Russia State Cyber Source Packet

UNCLASSIFIED//OPEN SOURCE

Source Packet ID: WI-SOURCEPACKET-RUSSIA-CYBER-2026-0001

Prepared UTC: 2026-06-20T00:35:00Z

Information cutoff UTC: 2026-06-20T00:35:00Z

Source base: DOJ October 19, 2020 GRU Unit 74455 legal-action release; State Rewards for Justice GRU Unit 29155 reward page; GOV.UK December 7, 2023 Star Blizzard/FSB release; Treasury/OFAC cyber-related sanctions route; CISA, NSA, FBI, IC3, NCSC-UK, Canada Cyber Centre, ASD/ACSC, NATO, and EU cyber-source routes; existing WARLOCK-INDEX Russia profile, Russia strategic weapons packet, global cyber baseline, defensive cyber source-lane packet, cyber nation-state actor/APT tracker, official U.S. and allied source registers, coverage map, and global actor-domain matrix.

Analytic confidence: High for official public source identity, DOJ legal source treatment of GRU Unit 74455, State/RFJ routing for GRU Unit 29155, GOV.UK/NCSC treatment of Star Blizzard and FSB Centre 18, and Treasury/OFAC as a cyber-related sanctions route.
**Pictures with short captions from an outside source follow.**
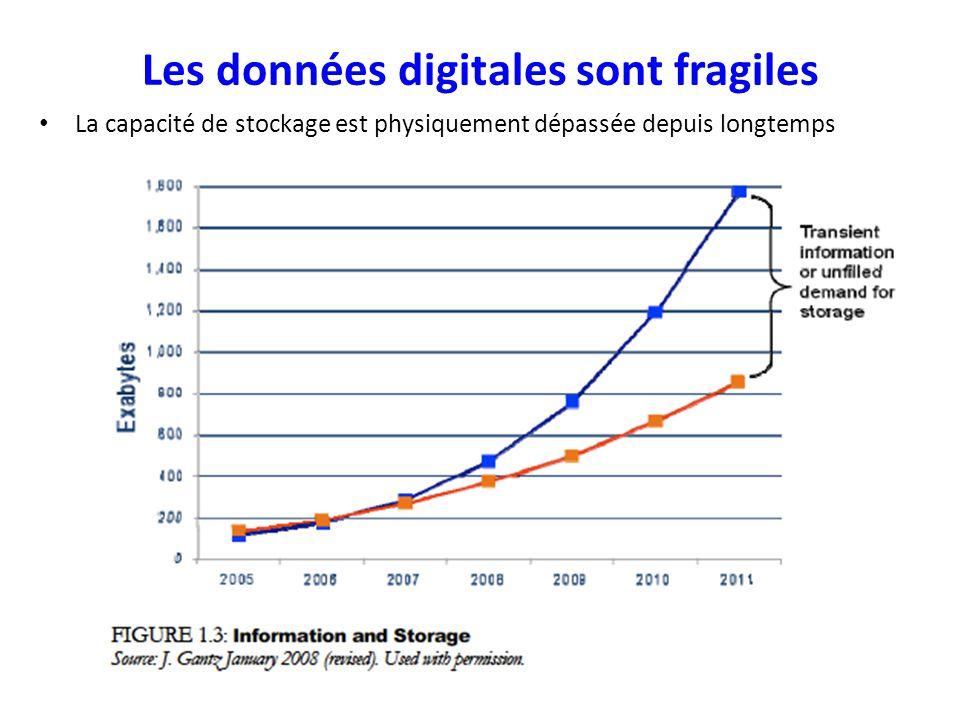 Les données digitales sont fragiles La capacité de stockage est physiquement dépassée depuis longtemps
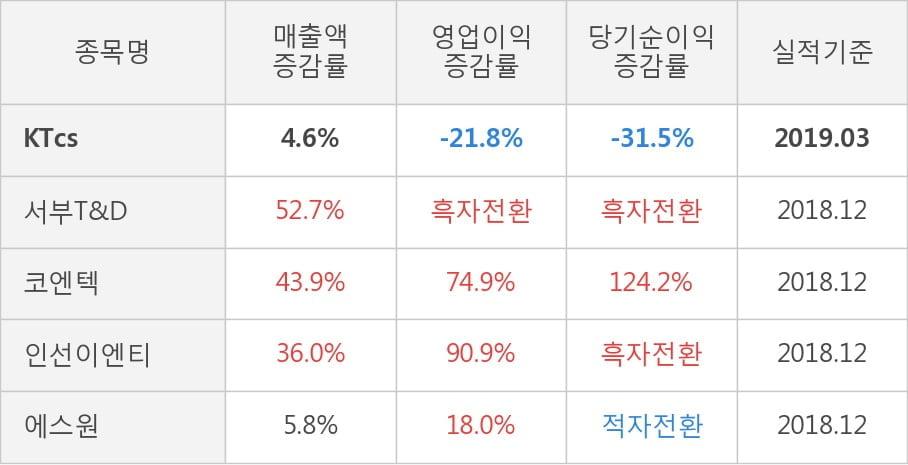 [실적속보]KTcs, 올해 1Q 영업이익 대폭 상승... 전분기보다 26.8% 올라 (개별,잠정)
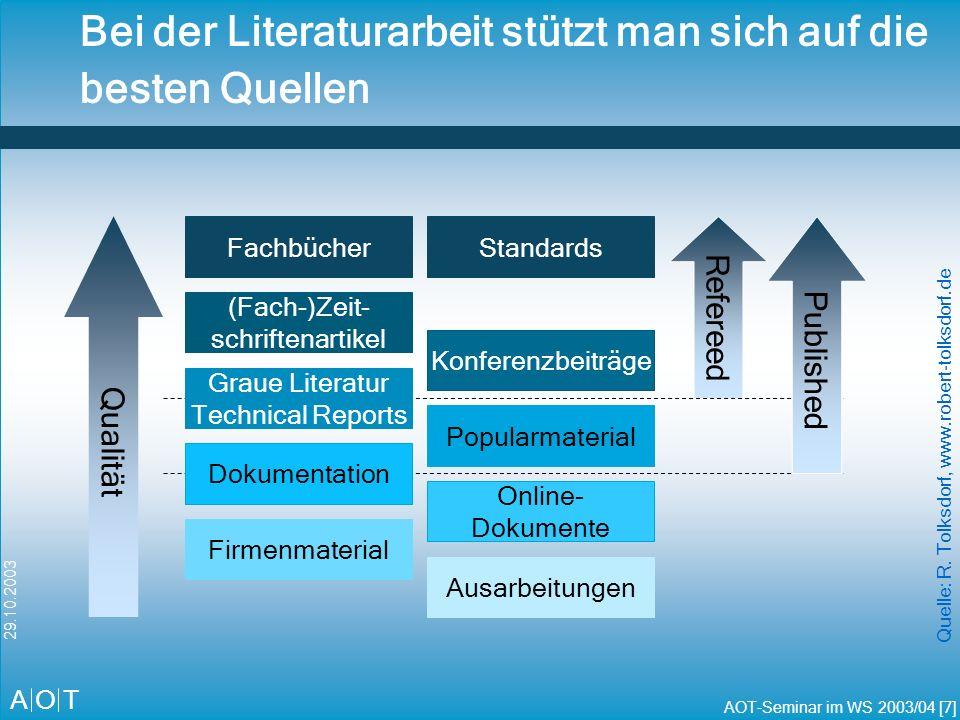 A O T AOT-Seminar im WS 2003/04 [8] 29.10.2003 Literaturrecherche und -auswertung 1.Lesen der vorgegebenen Texte als Einstieg.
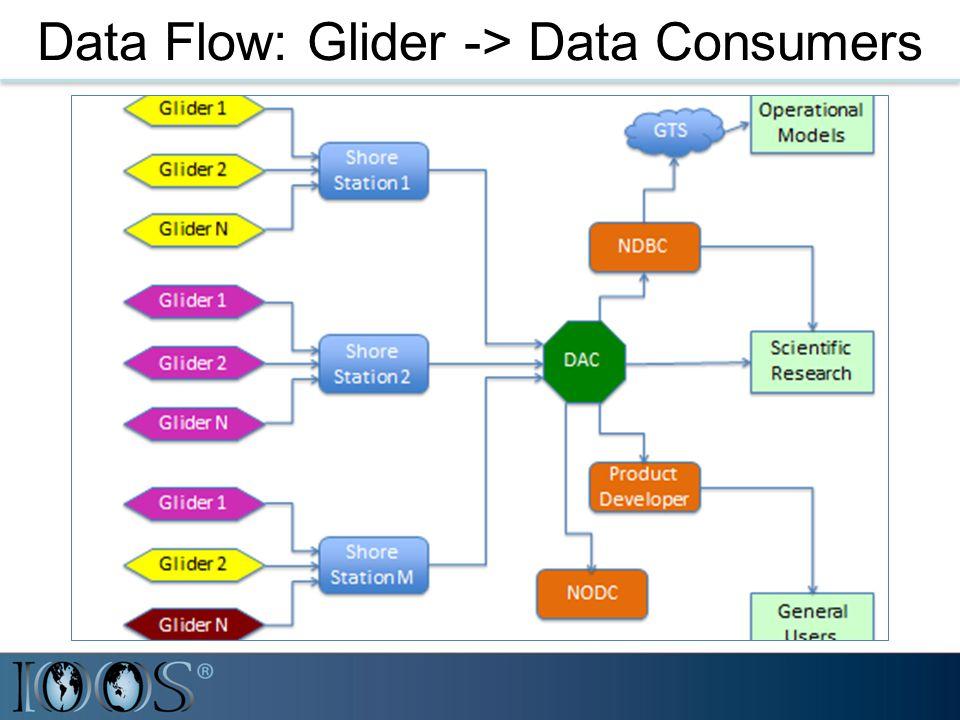 Data Flow: Glider -> Data Consumers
Moderate for current completeness because cyber advisories, sanctions pages, reward notices, and allied warnings are dynamic. Low for alias equivalence unless a cited official or source-classed record uses the alias.

Purpose: Provide the first Russia-specific cyber source packet for WARLOCK-INDEX, separating Russian intelligence-service, destructive/disruptive, espionage, Ukraine-war, legal-action, sanctions/reward, and allied-warning evidence without technical extraction.

Boundary: Strategic defensive source organization only. This packet does not provide exploit steps, commands, scripts, IOCs, malware behavior sequences, detection signatures, vulnerability lists, CVEs, victim/provider dossiers, target maps, Ukraine operational guidance, sanctions evasion, incident-response playbooks, or offensive cyber guidance.

Bottom Line

The Russia cyber lane should not be treated as one undifferentiated APT list. Public records mix GRU military-intelligence cases, FSB-linked political interference and espionage warnings, possible SVR lanes that require separate source capture, Ukraine-war disruptive activity, legal actions, sanctions, reward notices, and allied cyber-center warnings.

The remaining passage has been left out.